§ **DATA FOR THIS TASK**

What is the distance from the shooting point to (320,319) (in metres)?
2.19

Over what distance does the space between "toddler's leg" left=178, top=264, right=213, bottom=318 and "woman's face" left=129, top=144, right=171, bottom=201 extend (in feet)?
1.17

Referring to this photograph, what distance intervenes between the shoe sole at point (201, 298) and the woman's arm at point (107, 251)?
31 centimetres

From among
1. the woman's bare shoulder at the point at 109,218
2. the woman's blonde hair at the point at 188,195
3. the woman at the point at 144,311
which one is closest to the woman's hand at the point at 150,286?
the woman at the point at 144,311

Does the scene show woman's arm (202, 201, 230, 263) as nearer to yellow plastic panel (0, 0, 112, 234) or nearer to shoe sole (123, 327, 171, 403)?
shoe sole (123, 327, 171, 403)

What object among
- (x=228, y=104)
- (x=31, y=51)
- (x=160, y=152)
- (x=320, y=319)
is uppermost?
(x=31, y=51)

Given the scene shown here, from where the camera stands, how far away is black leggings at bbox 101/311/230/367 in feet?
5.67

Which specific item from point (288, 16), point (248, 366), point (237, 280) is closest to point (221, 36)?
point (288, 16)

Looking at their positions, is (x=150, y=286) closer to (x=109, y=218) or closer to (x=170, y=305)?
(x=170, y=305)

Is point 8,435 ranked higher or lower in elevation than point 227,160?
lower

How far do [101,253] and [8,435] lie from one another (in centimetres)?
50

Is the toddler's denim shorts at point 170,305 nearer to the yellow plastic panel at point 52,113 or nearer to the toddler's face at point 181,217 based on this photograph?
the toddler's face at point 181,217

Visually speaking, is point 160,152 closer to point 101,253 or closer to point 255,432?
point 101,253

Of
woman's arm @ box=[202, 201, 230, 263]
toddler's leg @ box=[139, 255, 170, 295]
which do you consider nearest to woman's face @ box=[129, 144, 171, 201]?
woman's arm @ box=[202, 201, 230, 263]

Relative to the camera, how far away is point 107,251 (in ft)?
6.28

§ **WHAT YOU SHOULD DO**
Please count the lines of the material above that contain the string "yellow", treating uppercase and lowercase as different, and give only that number.

§ **EXPECTED ANSWER**
2